■ **YOUR GOAL**: Restate every line of the material, word for word.

-- Begin RECORDS FOR THIS TASK --

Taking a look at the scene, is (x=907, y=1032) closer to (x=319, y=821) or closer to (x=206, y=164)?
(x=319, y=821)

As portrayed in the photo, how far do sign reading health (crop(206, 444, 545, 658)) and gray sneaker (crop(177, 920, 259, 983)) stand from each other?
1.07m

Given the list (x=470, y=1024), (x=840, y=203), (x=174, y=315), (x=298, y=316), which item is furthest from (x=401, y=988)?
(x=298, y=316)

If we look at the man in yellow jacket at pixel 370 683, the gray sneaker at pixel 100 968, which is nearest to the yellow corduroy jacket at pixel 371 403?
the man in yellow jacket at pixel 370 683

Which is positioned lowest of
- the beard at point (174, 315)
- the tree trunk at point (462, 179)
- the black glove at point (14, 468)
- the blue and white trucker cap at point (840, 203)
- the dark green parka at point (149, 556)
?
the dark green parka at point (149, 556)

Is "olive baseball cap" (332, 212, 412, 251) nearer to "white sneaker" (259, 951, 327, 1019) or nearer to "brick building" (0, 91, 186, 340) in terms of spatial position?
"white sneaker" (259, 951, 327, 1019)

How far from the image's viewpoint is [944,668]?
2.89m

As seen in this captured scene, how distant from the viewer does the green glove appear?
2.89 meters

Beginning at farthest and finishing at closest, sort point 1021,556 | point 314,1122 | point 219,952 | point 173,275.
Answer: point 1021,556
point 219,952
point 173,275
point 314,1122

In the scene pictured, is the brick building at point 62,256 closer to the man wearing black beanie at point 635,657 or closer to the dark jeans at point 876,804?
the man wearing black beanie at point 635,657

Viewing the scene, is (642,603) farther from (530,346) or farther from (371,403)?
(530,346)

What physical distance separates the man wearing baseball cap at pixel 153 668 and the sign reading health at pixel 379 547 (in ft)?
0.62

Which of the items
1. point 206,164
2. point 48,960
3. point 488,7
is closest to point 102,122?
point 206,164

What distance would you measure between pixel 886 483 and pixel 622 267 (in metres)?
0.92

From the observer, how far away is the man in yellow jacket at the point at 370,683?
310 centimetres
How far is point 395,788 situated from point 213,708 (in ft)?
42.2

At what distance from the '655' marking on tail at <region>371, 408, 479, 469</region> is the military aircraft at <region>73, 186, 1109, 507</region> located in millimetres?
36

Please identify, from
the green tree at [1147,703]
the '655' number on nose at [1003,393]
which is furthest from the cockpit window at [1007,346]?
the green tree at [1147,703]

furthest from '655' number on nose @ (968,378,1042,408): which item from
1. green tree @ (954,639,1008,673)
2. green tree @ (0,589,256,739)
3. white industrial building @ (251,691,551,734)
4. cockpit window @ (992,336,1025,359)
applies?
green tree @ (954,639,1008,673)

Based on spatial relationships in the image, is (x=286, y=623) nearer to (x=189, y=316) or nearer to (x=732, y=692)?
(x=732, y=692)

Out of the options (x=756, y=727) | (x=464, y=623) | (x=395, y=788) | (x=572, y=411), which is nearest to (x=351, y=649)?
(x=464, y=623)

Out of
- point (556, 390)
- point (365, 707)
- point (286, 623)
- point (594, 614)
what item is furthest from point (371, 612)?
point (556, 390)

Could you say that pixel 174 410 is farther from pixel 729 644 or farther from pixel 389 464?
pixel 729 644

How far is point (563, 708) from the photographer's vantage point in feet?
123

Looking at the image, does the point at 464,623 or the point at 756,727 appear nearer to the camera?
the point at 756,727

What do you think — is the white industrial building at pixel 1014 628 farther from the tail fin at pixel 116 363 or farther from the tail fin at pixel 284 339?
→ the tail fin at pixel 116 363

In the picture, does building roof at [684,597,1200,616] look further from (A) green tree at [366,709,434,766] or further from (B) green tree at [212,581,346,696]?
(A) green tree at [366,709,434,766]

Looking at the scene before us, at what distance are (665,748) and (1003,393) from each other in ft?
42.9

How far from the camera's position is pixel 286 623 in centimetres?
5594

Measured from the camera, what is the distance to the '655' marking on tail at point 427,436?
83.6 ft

-- End RECORDS FOR THIS TASK --

■ **EXPECTED ANSWER**:
Taking a look at the scene, is (x=907, y=1032) closer to (x=319, y=821) or closer to (x=206, y=164)?
(x=319, y=821)

As portrayed in the photo, how far do sign reading health (crop(206, 444, 545, 658)) and gray sneaker (crop(177, 920, 259, 983)) stand from each other?
1.07m

Given the list (x=470, y=1024), (x=840, y=203), (x=174, y=315), (x=298, y=316), which item is furthest from (x=401, y=988)?
(x=298, y=316)

If we look at the man in yellow jacket at pixel 370 683, the gray sneaker at pixel 100 968, which is nearest to the yellow corduroy jacket at pixel 371 403?
the man in yellow jacket at pixel 370 683

Which is positioned lowest of
- the beard at point (174, 315)
- the tree trunk at point (462, 179)
- the black glove at point (14, 468)
- the blue and white trucker cap at point (840, 203)
- the dark green parka at point (149, 556)
?
the dark green parka at point (149, 556)

Is "olive baseball cap" (332, 212, 412, 251) nearer to "white sneaker" (259, 951, 327, 1019) or nearer to "brick building" (0, 91, 186, 340) in terms of spatial position?
"white sneaker" (259, 951, 327, 1019)

How far from the image's viewpoint is [944,668]?
2.89m

As seen in this captured scene, how distant from the viewer does the green glove appear?
2.89 meters

Beginning at farthest and finishing at closest, sort point 1021,556 | point 314,1122 | point 219,952 | point 173,275.
Answer: point 1021,556
point 219,952
point 173,275
point 314,1122

In the scene pictured, is the brick building at point 62,256 closer to the man wearing black beanie at point 635,657 or closer to the dark jeans at point 876,804?
the man wearing black beanie at point 635,657

Viewing the scene, is (642,603) farther from (530,346) or farther from (371,403)?
(530,346)

What physical distance separates the man wearing baseball cap at pixel 153 668 and the sign reading health at pixel 379 547 (in ft)?
0.62

Which of the items
1. point 206,164
2. point 48,960
3. point 488,7
is closest to point 102,122?
point 206,164

What distance would you measure between pixel 886 483 and pixel 622 267 (in metres)?
0.92

From the observer, how far away is the man in yellow jacket at the point at 370,683?
310 centimetres
How far is point 395,788 situated from point 213,708 (in ft)?
42.2

At what distance from the '655' marking on tail at <region>371, 408, 479, 469</region> is the military aircraft at <region>73, 186, 1109, 507</region> located in millimetres?
36

Please identify, from
the green tree at [1147,703]
the '655' number on nose at [1003,393]
which is furthest from the cockpit window at [1007,346]?
the green tree at [1147,703]

furthest from '655' number on nose @ (968,378,1042,408): which item from
1. green tree @ (954,639,1008,673)
2. green tree @ (0,589,256,739)
3. white industrial building @ (251,691,551,734)
4. cockpit window @ (992,336,1025,359)
applies?
green tree @ (954,639,1008,673)

Based on spatial relationships in the image, is (x=286, y=623) nearer to (x=189, y=316) or nearer to (x=732, y=692)?
(x=732, y=692)

Out of the options (x=756, y=727) | (x=464, y=623) | (x=395, y=788) | (x=572, y=411), which is nearest to (x=351, y=649)?
(x=464, y=623)

Out of
- point (556, 390)
- point (365, 707)
- point (286, 623)
- point (594, 614)
what item is furthest from point (371, 612)?
point (556, 390)

Could you say that pixel 174 410 is farther from pixel 729 644 or farther from pixel 389 464?
pixel 729 644

How far is point (563, 708) from the photographer's vantage point in feet?
123

Looking at the image, does the point at 464,623 or the point at 756,727 appear nearer to the camera?
the point at 756,727

What do you think — is the white industrial building at pixel 1014 628 farther from the tail fin at pixel 116 363 or farther from the tail fin at pixel 284 339?
→ the tail fin at pixel 116 363

In the picture, does building roof at [684,597,1200,616] look further from (A) green tree at [366,709,434,766] or further from (B) green tree at [212,581,346,696]?
(A) green tree at [366,709,434,766]

Looking at the scene before us, at what distance are (665,748) and (1003,393) from each other in ft?
42.9

How far from the camera's position is pixel 286 623 in centimetres?
5594

Measured from the camera, what is the distance to the '655' marking on tail at point 427,436?
83.6 ft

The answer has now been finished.